No Body Home

Steam (Windows, Mac). Collaborators: GJ Lee, David Kirman.

A cute and dark cooperative platformer about two little ghosts searching for delicious cake in a house that’s haunted … with humans!

CO-OP PLAY: Team up with your friend to rummage the haunted house! Work together to find all the secret cake, but avoid humans at all costs!

REMOTE PLAY: No buddy home? Steam Remote Play lets you play with a friend over the internet!

NO BODY HOME (20+ levels): Follow a fully-narrated main storyline. Who are these ghosts? Why is there so much cake? What happens when we find out what we really are? Unveil the mystery of this haunted house, and all of its twists and turns, level by level.

NO BODY MANSION: Unlock even more levels, with more secrets, more cake, and more candy! Discover hidden light switches, trampolines, bouncy balls, candles, seesaws, chandeliers, tires, cannons, and more!

SIMPLE CONTROLS, EXPRESSIVE MOVEMENT: Simply run, crouch, and jump for the doors! Or, wall jump, long jump, pivot jump, crawl, ground pound, and more! A wide range of movement options lets you traverse a responsive world in creative ways.

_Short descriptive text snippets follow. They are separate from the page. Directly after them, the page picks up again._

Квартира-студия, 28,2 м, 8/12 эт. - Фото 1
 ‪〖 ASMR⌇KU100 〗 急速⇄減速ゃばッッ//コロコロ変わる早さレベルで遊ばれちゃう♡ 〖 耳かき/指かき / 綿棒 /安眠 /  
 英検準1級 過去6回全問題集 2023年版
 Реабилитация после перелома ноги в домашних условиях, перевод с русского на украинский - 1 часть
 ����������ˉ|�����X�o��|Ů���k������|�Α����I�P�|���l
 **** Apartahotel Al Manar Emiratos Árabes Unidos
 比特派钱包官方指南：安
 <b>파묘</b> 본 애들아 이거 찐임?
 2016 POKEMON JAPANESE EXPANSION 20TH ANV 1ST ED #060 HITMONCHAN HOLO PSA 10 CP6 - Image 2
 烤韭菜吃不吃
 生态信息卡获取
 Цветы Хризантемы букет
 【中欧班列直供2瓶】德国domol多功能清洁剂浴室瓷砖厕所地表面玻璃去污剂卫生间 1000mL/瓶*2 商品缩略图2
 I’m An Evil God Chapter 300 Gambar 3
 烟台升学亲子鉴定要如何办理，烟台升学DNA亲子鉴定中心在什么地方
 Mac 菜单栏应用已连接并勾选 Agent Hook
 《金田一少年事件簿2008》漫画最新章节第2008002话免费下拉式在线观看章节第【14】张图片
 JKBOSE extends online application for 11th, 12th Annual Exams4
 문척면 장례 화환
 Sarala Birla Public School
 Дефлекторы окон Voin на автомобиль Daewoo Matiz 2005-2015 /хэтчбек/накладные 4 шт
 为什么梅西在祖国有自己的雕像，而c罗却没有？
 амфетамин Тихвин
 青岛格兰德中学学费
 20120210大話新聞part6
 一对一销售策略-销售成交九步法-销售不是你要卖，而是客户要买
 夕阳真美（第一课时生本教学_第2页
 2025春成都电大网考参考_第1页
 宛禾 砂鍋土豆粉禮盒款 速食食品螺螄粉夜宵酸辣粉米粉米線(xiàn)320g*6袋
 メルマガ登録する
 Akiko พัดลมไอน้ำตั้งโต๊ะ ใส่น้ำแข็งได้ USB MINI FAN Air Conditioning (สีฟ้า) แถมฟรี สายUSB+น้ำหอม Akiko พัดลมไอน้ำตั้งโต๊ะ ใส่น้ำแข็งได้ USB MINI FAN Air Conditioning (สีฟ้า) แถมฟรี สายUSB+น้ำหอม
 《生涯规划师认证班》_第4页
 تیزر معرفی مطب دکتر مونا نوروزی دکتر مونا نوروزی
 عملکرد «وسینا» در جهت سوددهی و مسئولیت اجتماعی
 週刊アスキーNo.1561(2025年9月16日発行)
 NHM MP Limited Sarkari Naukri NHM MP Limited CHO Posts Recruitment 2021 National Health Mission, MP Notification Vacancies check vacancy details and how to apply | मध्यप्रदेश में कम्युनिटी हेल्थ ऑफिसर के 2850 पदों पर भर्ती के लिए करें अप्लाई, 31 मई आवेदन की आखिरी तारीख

Make a mess!

SECRETS? Find them in every level! It’s a haunted house, after all!



No Body Home at Steam
No Body Home at The Sheep’s Meow


Teaser & Gameplay



Satisfying player movement

  • Simply moving around is fun
  • A wide range of movement options lets players traverse space in a variety of ways
  • Hand-crafted levels support the player’s creativity with movement

The world is responsive

  • Objects are fun to play with on their own
  • Physical humor that mix ordinary objects behaving in abnormal ways

Secrets to discover

  • Collectibles are hidden in interesting ways that support accidental discovery
  • Use the darkness and light to hide other surprises

Cooperative level design

  • Interesting interactions between 2 players
  • Puzzles are never too punishing and platforming is never too hard
  • No time pressure to allow exploration

Storybook charm

  • Mixture of cute and dark
  • Mixture of polished vector art and crude cutouts
  • Combines the cute with the dark using polished vector art and crude cutouts
  • Illustrated popup children’s graphic novel storybook
  • Surreal mixture of old-fashioned and contemporary


Player Movement

The ghosts have a complex moveset. When possible, the level should take advantage.

  • JUMP: A button
  • CROUCH: LB or RB
  • BREAK BRICKS: crouch in the air
  • HIGH JUMP: while crouching, jump
  • LONG JUMP: run, crouch, jump
  • PIVOT JUMP: change direction, then jump
  • WALL JUMP: cling to the wall, then jump
  • IDLE: not pressing anything
  • RUN: moving left or right (no run button)
  • WALL CLING: pressing against the wall
  • CRAWL: moving while holding crouch


Level Design

Snap to 32×32 grid. Use 16×16 for fine adjustments if necessary.


Perfect Jump Distances

It’s satisfying when jumps and platforms match nearly perfectly; so it’s useful to know perfect jump distances. Here are some examples:


Designing for two players

Both players should experience laddering from easy to hard, and be given a sense of progress.

When testing, note any extremes: 

  • One player shouldn’t be subject to excessive delay by their partner
  • One player shouldn’t be able to solve everything for both players

Two-Player Level Variations

  • ghosts are together
  • ghosts are separate
  • ghosts start together, but are forced to split up
  • ghosts start separate, and meet
  • if ghosts are separate, they could be faraway, or they could be nearby yet separated by walls


  • No Body Home any% – Completing No Body Home should be pretty easy. Small levels with a clearly obvious way to get to the door.
  • No Body Home 100% – Finding the cake on each level should require teamwork, coordination, or communication. Players talking to each other is a good sign.
  • No Body Mansion – A wide range of levels, including some very difficult or very large levels. 


Use lights to show the way next. Light up:

  • Corners
  • Landmarks
  • Key obstacles

Lights can also be used to highlight secrets (but not necessarily the path to the secret), or the converse (to hint at a secret path, only revealing a secret when the player follows).